Boiling mud pools and steam vents pop up along the beaten paths without notice. Geysers howl intermittently behind bushes. And sulphur steam clouds up vision here and there. Often, we tip toe cautiously, picking our way gingerly between two simmering mud pools. At many places one can feel the heat through the very ground one is walking on.
The earth is literally seething here. Some particularly powerful geysers are( mercifully) fenced in ! One Geyser called "The Locomotive" makes a sound very similar to a steam engine.
Such tremendous heat just underfoot, yet, the jungle is so lush ; the air remains cool, even nippy; birds and small animals romp around merrily. Difficult to understand this compatibility.
By noon, we were heading home.
'Look at us' we told ourselves, 'good bharatiya behenjis, goose- stepping around smelly craters , instead of going to a temple on Diwali day ! '
The day was still young. So, on an impulse, we decided to take a small detour and visit Cangkuang Picnic Spot , a site we had heard about.
We had heard that there was a nice island there, in a nice lake , with nice boating facilities, surrounded by nice gardens. We arrived expectantly. And it was .....NICE !
Pretty picture. The nice lake even had nice patches of white and purple waterlilies in full bloom. Boating meant taking a nice reed raft fitted with benches and an awning. So pretty and so nice that anyone weaned on a diet of Desi movies could break into a nice song .
As we rafted towards the island, which was covered with tall straight trees, we noticed , with excitement, the outline of a........Candi ! A hindu temple ! Now this was a real discovery for we had had no info. about it before that. We scrambled up the bank and, sure enough, found a small stone temple of some antiquity. It looked austere with not much ornamentation.
Of course, compared to the magnificent Siwa temples of Central Java, this one was only a bare and humble structure, but it's importance lay in its utmost rarity in West Jawa. A sign board explained that the present temple was reassembled from ruins excavated from under old volcanic debris. We peeped inside the sanctum and found only a small, unidentifiable torso . But it was called "Durga" ! Right behind the temple lay a grave.
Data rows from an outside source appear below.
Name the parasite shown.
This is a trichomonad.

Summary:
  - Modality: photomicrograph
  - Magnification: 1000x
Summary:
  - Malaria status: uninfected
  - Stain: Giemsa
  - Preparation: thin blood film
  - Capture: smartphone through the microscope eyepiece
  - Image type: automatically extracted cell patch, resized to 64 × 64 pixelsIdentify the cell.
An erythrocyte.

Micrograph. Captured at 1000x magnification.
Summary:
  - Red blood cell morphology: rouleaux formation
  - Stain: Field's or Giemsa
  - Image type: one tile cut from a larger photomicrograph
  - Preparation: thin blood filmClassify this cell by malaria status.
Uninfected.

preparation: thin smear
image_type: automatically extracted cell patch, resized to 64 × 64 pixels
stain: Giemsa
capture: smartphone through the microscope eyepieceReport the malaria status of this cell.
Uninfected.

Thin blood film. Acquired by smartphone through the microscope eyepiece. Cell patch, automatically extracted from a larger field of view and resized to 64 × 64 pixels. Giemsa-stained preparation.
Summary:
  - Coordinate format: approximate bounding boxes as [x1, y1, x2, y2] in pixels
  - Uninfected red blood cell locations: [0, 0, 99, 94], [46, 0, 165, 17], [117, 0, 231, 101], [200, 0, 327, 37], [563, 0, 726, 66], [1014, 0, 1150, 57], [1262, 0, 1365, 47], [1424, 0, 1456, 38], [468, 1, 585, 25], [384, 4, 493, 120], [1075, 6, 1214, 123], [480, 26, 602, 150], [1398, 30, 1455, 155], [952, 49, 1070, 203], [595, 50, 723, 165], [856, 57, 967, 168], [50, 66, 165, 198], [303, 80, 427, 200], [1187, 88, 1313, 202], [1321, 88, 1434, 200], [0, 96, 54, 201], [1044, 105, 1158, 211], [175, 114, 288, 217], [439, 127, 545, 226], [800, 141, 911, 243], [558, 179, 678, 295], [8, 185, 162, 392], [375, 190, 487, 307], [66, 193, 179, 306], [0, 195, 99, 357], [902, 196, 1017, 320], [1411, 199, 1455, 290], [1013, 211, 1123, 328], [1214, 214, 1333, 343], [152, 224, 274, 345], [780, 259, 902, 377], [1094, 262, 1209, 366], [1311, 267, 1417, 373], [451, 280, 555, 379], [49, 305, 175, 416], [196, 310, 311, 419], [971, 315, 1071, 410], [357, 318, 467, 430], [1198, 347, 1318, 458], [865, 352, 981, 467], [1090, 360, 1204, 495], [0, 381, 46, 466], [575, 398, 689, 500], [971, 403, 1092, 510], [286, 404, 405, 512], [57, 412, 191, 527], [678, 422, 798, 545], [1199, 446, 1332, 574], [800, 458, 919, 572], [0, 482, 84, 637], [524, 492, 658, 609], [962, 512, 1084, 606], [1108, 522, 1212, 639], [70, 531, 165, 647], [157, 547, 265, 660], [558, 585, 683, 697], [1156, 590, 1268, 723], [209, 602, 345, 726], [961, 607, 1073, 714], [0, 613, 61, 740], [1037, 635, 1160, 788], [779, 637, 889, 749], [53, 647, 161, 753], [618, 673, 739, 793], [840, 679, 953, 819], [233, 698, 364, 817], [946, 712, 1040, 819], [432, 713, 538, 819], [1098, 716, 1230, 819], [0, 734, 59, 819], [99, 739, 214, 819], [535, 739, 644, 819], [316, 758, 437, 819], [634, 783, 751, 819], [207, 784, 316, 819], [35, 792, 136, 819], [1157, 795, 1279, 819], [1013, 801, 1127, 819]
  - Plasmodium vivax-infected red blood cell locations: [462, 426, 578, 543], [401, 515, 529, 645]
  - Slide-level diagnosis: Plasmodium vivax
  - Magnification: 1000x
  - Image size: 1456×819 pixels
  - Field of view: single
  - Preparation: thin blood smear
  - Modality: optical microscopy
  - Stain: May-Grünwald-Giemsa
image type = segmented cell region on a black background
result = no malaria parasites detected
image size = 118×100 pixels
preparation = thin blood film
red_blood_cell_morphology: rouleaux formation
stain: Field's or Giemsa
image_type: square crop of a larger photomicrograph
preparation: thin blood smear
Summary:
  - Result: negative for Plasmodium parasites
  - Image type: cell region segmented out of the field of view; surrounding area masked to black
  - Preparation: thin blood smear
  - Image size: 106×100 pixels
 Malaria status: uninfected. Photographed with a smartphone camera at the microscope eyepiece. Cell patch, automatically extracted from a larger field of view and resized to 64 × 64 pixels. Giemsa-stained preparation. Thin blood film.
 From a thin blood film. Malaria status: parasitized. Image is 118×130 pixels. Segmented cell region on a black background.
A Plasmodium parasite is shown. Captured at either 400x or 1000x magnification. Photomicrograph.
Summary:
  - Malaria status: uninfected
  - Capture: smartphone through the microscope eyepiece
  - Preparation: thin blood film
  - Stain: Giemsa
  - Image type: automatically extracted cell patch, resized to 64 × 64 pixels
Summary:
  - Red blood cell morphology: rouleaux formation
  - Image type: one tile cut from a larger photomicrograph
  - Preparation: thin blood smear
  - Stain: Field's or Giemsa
That of a revered muslim preacher of 17th. century named Arif Mohammad, who, as a Mataram warlord, had earlier resisted , unsuccessfully, the invading Dutch adventurers.
We returned home by dusk, happy at having witnessed the steaming detritus of Mother Nature's own fireworks and happier still with our unexpected visit to an ancient Durga temple on Diwali day.
A nice co-incidence, which can also be called a nice miracle.